▶ **Aim of the exercise**: Change "furthest" to "farthest" in the lines running from the line with "Based on distance" up to and including the last line, and give only those lines with everything else left as it is.

***** Material for this exercise

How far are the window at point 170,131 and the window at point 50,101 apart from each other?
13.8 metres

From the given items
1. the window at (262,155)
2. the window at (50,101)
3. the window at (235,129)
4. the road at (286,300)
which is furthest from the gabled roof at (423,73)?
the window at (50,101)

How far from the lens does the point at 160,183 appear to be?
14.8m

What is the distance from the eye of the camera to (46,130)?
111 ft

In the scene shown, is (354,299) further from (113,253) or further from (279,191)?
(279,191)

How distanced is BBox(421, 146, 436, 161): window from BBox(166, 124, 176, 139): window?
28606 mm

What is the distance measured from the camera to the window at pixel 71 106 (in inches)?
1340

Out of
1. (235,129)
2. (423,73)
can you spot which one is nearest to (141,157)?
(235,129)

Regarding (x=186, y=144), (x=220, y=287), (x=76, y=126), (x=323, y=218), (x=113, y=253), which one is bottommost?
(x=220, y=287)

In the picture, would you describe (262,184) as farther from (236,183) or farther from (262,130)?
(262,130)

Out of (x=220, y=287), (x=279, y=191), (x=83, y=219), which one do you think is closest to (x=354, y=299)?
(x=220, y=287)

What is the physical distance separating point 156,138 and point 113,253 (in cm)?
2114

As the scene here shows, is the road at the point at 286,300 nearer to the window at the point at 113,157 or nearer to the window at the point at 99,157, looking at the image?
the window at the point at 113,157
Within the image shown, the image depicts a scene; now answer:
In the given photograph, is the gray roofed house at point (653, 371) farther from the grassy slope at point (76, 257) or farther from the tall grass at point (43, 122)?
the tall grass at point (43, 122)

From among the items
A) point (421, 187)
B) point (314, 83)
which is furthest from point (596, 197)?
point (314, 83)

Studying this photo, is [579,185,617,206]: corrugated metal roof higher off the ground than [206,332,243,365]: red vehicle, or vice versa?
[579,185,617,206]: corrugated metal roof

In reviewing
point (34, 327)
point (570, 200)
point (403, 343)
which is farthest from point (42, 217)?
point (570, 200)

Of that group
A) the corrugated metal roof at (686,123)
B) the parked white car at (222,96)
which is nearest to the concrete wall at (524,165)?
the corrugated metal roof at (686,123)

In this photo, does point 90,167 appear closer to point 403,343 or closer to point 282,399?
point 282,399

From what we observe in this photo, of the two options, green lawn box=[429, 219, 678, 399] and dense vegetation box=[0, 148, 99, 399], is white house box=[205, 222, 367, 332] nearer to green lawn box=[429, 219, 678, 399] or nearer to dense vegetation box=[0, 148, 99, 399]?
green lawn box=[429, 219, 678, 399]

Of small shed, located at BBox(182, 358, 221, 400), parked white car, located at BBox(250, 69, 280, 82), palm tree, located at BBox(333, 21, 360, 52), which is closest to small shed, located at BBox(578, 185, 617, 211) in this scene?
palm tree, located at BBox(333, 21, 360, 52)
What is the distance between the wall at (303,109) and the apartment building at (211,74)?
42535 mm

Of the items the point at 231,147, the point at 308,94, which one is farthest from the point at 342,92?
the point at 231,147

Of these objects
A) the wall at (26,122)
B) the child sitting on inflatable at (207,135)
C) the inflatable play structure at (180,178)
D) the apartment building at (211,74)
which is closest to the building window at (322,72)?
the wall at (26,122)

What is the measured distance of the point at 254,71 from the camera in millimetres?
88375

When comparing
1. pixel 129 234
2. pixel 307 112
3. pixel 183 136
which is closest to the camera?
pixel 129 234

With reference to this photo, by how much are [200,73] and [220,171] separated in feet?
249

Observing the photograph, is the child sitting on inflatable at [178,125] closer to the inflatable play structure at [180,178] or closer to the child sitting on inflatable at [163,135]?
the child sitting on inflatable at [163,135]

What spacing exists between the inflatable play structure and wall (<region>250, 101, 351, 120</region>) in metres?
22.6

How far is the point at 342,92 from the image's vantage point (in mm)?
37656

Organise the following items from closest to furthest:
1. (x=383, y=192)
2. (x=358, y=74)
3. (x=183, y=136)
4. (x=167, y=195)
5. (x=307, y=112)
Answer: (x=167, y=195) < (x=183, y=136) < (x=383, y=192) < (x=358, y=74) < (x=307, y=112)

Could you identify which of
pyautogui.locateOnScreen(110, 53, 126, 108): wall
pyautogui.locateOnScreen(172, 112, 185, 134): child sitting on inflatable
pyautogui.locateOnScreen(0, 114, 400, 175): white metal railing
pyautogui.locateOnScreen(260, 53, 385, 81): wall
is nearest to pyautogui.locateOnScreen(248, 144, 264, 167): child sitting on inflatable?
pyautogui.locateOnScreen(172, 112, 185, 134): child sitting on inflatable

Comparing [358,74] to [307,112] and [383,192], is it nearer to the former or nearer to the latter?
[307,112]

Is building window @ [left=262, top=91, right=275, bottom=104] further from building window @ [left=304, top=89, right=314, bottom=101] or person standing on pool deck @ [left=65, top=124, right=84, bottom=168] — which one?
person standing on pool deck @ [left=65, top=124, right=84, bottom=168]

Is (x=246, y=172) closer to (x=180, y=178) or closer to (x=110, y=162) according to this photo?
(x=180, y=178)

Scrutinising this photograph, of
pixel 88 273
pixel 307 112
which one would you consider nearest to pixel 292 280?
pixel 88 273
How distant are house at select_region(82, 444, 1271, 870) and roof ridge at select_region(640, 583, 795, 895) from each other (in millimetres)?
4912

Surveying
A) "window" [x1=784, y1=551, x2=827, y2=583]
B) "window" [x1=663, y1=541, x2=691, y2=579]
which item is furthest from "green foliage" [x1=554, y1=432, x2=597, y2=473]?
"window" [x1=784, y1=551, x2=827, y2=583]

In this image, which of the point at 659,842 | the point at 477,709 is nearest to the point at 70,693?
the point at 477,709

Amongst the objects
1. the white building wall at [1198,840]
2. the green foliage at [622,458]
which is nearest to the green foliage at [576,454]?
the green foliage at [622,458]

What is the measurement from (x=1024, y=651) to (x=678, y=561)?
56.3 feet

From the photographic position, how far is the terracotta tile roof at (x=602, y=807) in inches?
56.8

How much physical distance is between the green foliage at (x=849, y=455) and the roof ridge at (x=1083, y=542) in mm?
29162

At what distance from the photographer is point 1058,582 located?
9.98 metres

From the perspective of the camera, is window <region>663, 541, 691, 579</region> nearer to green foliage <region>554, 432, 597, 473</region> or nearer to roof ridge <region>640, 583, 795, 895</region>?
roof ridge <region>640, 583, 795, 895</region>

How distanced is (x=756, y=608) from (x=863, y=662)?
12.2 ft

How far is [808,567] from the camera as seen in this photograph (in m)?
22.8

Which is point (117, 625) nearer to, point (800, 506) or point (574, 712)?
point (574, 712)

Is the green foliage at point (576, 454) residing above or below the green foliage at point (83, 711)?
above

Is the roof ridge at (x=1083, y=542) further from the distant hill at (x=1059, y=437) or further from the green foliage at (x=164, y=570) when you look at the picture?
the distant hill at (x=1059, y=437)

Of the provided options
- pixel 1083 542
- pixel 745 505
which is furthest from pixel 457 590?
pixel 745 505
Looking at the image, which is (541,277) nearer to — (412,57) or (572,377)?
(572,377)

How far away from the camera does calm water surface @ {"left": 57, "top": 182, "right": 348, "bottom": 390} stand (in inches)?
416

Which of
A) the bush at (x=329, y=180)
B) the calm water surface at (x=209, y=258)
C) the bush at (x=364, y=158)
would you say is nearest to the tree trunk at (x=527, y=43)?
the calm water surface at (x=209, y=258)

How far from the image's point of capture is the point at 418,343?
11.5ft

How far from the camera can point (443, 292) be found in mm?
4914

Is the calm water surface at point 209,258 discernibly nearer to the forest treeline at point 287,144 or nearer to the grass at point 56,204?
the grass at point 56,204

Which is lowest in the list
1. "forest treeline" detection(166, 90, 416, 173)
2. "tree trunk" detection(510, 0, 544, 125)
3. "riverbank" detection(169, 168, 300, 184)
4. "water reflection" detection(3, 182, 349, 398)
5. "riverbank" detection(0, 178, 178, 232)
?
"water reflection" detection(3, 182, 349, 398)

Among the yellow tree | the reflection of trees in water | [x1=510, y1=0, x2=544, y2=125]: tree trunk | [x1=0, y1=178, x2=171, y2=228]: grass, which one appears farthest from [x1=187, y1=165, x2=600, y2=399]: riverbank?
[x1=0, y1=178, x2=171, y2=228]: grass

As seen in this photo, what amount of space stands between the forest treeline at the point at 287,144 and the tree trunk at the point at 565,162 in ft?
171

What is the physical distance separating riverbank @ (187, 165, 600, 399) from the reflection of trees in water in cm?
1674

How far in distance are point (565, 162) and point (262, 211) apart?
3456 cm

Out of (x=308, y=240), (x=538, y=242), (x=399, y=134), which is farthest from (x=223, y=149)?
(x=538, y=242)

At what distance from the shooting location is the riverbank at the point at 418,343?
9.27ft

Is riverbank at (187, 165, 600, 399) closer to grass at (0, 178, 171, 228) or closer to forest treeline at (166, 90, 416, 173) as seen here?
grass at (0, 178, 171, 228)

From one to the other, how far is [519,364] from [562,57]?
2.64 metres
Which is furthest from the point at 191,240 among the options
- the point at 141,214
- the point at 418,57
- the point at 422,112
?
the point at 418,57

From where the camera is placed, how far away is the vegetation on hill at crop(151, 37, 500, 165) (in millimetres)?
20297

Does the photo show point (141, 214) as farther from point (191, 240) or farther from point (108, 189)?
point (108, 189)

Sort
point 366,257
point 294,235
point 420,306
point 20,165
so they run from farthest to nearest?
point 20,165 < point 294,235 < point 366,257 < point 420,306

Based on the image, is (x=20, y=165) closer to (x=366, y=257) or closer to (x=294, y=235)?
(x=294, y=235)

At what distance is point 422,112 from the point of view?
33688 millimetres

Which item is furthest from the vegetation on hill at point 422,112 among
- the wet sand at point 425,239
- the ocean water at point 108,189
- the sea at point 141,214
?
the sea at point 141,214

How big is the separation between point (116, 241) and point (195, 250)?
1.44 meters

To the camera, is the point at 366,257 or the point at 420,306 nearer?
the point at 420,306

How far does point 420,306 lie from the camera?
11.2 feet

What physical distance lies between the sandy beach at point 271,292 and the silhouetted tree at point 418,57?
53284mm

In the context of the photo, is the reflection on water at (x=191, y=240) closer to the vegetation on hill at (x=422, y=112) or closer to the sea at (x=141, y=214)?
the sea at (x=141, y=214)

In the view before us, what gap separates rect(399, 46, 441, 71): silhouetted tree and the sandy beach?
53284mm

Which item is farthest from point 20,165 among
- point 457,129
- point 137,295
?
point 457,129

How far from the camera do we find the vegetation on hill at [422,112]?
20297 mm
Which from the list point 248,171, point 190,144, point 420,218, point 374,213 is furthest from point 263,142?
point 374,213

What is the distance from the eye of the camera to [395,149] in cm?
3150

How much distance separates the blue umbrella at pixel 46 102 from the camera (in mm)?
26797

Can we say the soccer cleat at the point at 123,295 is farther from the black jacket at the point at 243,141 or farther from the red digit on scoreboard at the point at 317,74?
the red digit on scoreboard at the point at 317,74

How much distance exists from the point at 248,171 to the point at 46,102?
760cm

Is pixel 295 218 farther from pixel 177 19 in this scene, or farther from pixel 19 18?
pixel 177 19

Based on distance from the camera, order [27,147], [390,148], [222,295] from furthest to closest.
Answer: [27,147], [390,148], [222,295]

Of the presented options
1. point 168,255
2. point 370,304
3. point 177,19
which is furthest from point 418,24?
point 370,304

**********

▶ **Result below**:
Based on distance from the camera, order [27,147], [390,148], [222,295] from farthest to closest.
Answer: [27,147], [390,148], [222,295]

Of the presented options
1. point 168,255
2. point 370,304
3. point 177,19
which is farthest from point 418,24?
point 370,304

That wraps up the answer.